Ok, so now that I’ve soundly critiqued three (near) billionaires, I should probably wrap up.

TL;DR

To recap: a meh memo from Marks, led to a pretty decent discussion with Chris Davis.  I think both are kind of talking their book (well, Marks is right that ETFs probably won’t take over in distressed debt investing, where he does his thang) and maybe mixing up some issues.  They were also heavy and narrative and lacking data/evidence.  Davis did mention a potential interesting special situation/spin so let’s try and figure out what he’s talking about.  I’m thinking maybe BHF but don’t see it in his portfolio (so far).

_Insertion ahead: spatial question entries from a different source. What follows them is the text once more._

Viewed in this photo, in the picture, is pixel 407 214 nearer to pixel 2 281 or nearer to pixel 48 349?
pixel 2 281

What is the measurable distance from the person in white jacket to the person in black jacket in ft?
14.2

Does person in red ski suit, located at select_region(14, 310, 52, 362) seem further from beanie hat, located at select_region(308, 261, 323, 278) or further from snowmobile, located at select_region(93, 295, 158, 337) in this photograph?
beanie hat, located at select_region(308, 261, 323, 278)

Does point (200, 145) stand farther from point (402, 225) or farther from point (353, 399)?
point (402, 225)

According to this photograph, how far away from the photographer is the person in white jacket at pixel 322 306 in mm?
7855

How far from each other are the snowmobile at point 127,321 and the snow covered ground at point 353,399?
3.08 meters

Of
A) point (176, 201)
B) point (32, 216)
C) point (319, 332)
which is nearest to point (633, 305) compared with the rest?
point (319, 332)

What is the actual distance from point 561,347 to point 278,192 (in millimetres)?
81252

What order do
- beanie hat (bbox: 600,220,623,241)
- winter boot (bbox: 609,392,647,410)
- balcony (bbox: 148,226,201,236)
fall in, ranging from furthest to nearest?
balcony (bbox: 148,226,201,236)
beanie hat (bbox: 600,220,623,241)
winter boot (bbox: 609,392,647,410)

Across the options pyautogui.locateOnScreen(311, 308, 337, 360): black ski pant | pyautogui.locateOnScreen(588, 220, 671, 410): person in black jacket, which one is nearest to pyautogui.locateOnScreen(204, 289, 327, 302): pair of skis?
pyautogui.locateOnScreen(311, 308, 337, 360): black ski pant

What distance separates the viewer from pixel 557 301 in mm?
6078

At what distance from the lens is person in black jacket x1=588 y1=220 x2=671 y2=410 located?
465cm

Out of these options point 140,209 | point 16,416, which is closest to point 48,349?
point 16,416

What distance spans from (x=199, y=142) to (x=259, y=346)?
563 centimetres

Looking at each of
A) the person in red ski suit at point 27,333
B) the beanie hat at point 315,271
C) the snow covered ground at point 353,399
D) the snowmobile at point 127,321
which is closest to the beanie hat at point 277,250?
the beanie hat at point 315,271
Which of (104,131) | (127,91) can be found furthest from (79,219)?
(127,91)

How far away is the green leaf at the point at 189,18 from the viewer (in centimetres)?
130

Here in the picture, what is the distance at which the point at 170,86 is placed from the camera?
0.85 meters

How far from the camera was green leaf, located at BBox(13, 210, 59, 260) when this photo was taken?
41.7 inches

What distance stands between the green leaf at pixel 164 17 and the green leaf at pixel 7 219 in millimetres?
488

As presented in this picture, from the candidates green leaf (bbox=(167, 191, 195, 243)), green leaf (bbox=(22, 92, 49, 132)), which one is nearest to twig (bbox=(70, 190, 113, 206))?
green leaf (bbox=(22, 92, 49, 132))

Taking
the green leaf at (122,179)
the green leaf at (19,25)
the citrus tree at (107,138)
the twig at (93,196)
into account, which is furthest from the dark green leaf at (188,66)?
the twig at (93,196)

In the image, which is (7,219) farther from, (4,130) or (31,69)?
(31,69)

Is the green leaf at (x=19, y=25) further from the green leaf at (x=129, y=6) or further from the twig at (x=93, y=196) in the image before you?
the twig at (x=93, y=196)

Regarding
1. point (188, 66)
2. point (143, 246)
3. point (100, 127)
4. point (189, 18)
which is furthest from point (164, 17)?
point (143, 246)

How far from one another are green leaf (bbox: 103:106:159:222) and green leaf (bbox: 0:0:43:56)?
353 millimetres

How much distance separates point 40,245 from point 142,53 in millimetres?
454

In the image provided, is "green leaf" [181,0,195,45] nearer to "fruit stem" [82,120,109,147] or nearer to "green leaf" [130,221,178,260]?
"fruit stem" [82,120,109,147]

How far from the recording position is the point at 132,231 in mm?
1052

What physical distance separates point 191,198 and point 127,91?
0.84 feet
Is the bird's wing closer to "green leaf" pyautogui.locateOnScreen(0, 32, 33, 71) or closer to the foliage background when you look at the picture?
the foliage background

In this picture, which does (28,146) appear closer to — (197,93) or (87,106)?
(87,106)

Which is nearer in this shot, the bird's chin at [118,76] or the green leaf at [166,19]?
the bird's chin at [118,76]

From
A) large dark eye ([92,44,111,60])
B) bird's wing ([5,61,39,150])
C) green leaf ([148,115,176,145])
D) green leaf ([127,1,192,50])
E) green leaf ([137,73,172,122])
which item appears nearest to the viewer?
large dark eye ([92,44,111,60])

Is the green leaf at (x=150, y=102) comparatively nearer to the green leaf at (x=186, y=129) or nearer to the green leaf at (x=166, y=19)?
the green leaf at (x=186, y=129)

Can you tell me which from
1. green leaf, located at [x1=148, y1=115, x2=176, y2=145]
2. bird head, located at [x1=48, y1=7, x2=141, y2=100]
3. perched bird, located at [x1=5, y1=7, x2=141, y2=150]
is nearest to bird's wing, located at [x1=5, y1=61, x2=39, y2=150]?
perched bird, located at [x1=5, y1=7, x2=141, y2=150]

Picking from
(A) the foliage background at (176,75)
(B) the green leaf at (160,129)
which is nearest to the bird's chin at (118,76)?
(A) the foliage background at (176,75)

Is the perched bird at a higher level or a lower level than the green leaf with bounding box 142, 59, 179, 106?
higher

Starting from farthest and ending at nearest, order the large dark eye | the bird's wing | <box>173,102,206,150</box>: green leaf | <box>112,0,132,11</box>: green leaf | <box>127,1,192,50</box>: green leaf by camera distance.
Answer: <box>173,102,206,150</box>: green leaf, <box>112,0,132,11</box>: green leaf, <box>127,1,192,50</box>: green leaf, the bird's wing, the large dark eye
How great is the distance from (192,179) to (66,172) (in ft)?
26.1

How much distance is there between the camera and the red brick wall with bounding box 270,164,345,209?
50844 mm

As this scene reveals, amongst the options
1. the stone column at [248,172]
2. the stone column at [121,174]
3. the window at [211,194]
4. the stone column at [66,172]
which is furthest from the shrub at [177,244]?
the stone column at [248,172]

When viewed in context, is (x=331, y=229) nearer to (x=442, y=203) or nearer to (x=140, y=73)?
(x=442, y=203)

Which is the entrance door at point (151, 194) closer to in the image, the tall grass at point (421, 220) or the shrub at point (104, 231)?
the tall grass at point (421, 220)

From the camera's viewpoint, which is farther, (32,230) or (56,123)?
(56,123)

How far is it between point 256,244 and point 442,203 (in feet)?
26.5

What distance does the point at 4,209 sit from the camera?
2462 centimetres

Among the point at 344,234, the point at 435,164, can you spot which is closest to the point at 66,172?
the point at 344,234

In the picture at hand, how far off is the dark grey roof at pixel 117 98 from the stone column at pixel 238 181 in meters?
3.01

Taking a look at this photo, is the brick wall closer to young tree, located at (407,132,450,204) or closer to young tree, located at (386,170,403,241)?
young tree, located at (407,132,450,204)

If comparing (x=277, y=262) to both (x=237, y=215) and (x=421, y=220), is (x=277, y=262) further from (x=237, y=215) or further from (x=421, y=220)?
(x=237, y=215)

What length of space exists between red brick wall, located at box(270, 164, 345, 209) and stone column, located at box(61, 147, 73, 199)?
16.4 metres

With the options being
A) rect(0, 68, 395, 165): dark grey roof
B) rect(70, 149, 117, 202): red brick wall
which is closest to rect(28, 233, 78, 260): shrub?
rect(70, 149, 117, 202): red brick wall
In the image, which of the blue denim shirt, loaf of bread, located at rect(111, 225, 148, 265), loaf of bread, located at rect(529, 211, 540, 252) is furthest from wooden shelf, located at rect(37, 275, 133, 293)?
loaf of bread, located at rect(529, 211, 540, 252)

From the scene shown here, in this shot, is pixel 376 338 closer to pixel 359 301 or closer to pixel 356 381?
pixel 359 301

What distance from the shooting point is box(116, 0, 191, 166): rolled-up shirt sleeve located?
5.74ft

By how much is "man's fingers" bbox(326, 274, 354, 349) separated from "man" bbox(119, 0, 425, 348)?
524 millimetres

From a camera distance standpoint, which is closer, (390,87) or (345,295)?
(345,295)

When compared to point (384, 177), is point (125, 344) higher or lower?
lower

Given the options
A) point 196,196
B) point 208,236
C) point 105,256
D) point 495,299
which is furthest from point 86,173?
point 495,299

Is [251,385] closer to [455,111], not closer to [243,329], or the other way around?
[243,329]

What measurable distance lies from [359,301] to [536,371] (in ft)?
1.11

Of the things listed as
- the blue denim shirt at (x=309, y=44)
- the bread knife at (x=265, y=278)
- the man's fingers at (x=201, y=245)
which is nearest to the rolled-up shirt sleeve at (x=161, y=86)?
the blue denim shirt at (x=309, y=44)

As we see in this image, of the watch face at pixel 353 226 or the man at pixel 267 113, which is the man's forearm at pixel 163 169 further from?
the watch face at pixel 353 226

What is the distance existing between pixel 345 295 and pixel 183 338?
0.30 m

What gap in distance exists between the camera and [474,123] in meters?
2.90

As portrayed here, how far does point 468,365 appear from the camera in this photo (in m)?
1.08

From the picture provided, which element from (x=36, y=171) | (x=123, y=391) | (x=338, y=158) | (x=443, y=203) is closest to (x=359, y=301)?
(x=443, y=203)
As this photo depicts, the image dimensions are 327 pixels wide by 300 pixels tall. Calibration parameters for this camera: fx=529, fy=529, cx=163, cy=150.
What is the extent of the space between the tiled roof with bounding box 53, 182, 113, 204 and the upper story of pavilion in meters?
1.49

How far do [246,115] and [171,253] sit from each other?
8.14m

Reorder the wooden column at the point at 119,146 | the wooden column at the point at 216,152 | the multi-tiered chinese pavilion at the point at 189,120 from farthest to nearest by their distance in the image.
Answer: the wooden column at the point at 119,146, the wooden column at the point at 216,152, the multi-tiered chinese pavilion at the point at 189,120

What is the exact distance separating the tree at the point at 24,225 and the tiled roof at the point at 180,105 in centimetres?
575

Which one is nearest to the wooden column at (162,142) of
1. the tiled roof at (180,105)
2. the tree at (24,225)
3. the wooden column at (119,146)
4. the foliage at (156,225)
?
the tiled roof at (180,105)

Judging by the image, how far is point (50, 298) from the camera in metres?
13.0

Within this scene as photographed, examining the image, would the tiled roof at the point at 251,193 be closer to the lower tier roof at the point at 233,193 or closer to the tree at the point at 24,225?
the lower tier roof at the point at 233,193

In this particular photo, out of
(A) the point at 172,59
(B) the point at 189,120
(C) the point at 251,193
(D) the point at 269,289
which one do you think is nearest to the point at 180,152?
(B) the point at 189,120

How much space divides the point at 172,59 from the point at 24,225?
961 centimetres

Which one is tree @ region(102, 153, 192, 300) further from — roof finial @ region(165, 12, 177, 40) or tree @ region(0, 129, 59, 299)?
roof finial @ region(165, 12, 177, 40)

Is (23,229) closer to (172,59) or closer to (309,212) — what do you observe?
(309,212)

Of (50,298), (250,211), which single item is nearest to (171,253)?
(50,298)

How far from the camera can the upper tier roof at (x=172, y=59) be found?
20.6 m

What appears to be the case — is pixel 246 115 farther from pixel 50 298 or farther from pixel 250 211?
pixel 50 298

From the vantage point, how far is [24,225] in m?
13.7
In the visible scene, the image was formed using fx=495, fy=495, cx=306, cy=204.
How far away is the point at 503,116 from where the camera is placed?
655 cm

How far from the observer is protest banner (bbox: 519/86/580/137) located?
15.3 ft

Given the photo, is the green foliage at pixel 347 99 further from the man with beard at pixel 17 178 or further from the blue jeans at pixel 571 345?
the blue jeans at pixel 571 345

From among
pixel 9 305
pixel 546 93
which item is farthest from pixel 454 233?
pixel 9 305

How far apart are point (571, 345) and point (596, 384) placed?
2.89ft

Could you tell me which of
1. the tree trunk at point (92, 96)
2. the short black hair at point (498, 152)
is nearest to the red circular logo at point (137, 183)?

In this media curation post, I also highlighted an article, promoting a book, about a media “empire” which has fallen on some hard times.  There could be an opportunity there.  The space is cheap and active, thanks largely to “new era,” Netflix thinking.  The space has been popping up on magic formula and similar screeners for a while (See, e.g. RocketFinancial & AlphaArchitect).  So, we found a couple of books to read to try and learn more about the space and one potential opportunity.

Have a nice weekend and thanks for your support of the advertisers and for using the affiliate links to buy stuff.

Back to the baby and the Berkshire Hathaway archives for me.